Crystal ball not required

Background

The owner of a large development site in the Western suburbs of Sydney (the Owner) entered into negotiations to set up a joint venture to develop the land.  From his point of view, it was essential that a $20m loan and mortgage on the land be transferred to the new joint venture, because he did not have any other way to repay the loan.

It turned out that the joint venture agreement signed after extensive negotiations didn’t transfer the debt as he wanted – in fact, it included a clause which, critically, required him to pay out the loan and arrange clear title once planning approval was obtained.

In due course planning approval was obtained.  The Owner was unable to pay out the loan and clear the mortgage – just as he had anticipated.  The JV partner relied upon that non-compliance with the JV agreement to call a default, and force the early sale of the undeveloped property.

In Lindsay-Owen v HWL Ebsworth Lawyers [2023] NSWSC 68 the Owner took legal action claiming damages from the legal firm that assisted with the JV negotiations and the drafting of the JV agreement (the Lawyer).  He said that if he had understood that the JV agreement did not include the debt transfer, he would have negotiated to have it added, and if that was not possible, that he would have arranged for the bank loan to be extended so that he could negotiate a similar arrangement with other interested parties.

His bank had earlier issued a default notice of its own, and so the likely response of the bank to a hypothetical extension request was a key, contested, question before the Court.

The Banking Expert Witness

The Owner arranged a report from a Banking Expert Witness to provide an opinion about how the bank would have responded if it had been asked for an extension.

The Lawyer objected to the banking expert’s report.  It said that a prediction about a response to a hypothetical question was outside the scope of matters that an expert was able to express an opinion upon.

The Court agreed.  It said that the evidence of the banking expert witness was:

…inadmissible on the question of what [the Bank] would have done in 2010. His report does not satisfy the requirements of s 79 of the Evidence Act 1995. [The Expert] purports to express opinions about what [the Bank] might have done, about what [the Bank’s] state of mind was, and even about what an alternative joint venture partner might have done. These opinions are not evidence of banking practice or any other fields of expertise based on specialised knowledge.

Outcome

The rejection of the banking expert’s report wasn’t fatal to the Owner’s case.  Having determined that the question of the bank’s response was a question for the Court, not an expert, the Court concluded that the bank would have granted an extension if it had been asked i.e., in fact agreeing with the inadmissible view of the banking expert.

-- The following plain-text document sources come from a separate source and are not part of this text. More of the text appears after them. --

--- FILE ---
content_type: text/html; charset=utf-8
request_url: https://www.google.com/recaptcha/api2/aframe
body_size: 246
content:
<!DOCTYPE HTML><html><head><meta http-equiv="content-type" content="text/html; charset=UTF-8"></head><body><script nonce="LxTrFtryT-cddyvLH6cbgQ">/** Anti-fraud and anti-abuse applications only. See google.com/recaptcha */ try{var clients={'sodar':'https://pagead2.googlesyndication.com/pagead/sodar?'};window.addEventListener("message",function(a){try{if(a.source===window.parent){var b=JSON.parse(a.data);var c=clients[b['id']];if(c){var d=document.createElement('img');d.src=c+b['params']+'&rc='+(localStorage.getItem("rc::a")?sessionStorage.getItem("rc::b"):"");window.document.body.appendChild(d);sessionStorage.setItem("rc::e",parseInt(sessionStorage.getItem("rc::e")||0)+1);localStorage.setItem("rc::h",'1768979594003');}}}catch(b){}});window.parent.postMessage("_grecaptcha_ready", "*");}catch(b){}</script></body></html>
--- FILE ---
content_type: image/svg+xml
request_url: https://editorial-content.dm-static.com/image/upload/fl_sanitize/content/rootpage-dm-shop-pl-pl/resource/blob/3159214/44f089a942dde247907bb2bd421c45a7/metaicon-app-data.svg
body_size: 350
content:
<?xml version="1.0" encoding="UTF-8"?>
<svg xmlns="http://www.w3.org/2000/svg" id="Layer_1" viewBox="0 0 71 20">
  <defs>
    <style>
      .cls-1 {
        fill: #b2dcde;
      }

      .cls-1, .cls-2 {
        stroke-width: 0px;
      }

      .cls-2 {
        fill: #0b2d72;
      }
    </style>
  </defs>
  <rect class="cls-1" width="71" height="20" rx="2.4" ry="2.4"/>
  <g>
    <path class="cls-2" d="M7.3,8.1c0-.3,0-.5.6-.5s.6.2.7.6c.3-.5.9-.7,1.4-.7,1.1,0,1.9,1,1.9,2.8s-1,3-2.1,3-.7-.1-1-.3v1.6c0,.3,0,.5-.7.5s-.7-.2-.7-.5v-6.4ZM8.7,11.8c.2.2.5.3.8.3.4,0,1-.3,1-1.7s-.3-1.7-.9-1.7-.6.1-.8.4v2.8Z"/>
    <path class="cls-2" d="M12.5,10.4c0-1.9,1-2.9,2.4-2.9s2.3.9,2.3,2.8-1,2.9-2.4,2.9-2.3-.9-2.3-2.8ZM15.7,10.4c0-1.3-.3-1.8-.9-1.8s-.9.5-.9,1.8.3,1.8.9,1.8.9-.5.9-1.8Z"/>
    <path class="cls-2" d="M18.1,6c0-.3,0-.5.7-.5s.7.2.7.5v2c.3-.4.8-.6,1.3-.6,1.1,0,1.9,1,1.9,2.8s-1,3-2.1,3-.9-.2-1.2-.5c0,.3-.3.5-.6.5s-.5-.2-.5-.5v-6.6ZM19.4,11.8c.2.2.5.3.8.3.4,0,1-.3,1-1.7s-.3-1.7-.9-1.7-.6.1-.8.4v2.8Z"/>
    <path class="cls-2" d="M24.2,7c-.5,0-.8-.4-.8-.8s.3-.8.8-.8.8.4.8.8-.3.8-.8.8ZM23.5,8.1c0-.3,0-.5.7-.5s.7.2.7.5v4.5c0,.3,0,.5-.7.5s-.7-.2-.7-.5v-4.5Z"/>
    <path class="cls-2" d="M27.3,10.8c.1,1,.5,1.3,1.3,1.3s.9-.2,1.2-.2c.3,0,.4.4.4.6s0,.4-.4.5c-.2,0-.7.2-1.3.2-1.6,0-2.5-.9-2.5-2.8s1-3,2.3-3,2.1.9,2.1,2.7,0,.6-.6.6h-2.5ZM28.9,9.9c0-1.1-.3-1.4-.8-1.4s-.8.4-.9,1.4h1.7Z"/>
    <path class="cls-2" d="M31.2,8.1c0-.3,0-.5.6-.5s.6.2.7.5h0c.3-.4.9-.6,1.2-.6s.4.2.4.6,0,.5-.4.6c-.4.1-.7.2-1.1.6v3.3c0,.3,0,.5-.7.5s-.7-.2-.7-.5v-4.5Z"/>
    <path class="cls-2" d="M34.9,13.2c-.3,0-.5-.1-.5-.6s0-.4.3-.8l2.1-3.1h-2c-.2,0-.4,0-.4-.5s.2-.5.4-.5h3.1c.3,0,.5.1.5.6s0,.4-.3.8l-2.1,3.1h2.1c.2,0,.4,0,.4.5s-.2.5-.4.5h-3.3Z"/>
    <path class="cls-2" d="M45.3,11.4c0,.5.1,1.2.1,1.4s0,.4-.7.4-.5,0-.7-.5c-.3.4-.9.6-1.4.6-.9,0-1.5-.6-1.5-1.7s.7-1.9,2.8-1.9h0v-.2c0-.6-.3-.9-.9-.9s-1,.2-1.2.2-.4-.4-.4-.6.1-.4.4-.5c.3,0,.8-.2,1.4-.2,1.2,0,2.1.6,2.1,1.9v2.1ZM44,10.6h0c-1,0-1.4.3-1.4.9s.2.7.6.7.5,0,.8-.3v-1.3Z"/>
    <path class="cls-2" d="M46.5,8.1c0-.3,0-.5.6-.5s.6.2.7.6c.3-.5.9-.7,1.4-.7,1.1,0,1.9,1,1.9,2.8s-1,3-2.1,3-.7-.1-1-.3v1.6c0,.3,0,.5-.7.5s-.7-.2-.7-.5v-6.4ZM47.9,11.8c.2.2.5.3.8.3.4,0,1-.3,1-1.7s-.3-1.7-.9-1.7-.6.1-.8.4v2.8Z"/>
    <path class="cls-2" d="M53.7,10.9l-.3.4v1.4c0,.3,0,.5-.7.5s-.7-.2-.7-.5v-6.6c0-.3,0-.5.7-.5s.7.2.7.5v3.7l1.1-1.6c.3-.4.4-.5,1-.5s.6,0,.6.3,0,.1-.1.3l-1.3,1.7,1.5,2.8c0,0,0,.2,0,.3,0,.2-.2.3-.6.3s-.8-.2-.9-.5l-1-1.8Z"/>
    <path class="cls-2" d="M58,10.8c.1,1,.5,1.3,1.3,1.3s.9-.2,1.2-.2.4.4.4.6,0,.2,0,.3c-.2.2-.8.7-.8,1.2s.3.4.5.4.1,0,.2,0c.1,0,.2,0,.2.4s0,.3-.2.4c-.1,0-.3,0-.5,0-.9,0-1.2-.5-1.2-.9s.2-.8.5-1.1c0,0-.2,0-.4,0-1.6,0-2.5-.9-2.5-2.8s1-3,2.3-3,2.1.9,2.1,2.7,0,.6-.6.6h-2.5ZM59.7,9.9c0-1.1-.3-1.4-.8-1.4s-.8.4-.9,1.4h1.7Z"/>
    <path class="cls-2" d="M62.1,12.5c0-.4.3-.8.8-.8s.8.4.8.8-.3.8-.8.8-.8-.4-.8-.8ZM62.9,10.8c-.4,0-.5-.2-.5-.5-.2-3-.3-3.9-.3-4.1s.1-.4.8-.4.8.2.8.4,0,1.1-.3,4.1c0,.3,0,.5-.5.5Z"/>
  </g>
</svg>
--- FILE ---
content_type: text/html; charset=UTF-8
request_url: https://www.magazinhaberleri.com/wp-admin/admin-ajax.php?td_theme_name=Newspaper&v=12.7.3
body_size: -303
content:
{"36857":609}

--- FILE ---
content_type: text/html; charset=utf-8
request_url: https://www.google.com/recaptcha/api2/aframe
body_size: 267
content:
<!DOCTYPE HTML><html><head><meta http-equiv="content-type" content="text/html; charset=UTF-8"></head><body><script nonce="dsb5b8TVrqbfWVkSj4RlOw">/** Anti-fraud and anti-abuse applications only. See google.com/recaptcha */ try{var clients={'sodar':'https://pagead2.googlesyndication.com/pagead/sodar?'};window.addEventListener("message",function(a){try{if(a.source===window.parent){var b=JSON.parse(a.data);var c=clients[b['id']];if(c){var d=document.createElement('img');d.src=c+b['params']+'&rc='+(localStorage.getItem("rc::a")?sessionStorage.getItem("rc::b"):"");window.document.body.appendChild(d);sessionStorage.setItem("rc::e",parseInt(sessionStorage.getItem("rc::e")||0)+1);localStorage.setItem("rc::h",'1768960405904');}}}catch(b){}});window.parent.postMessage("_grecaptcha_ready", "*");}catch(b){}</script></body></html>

The Court held that the Owner was entitled to damages, to be assessed separately.

Comment – In my experience it would be more usual to be asked about the response of a “reasonable lender” in the circumstances, rather than to be asked to predict what a nominated party might do – but depending on the circumstances and the question, even a question framed that way might be regarded as too speculative. 

The opinion of a banking expert might still assist the parties, however, without speculating.  A banking expert could be asked to identify the matters that reasonable lenders take into account when making such discretionary decisions, and to identify whether or not those matters were in evidence in the particular case – while still leaving the ultimate question to the Court.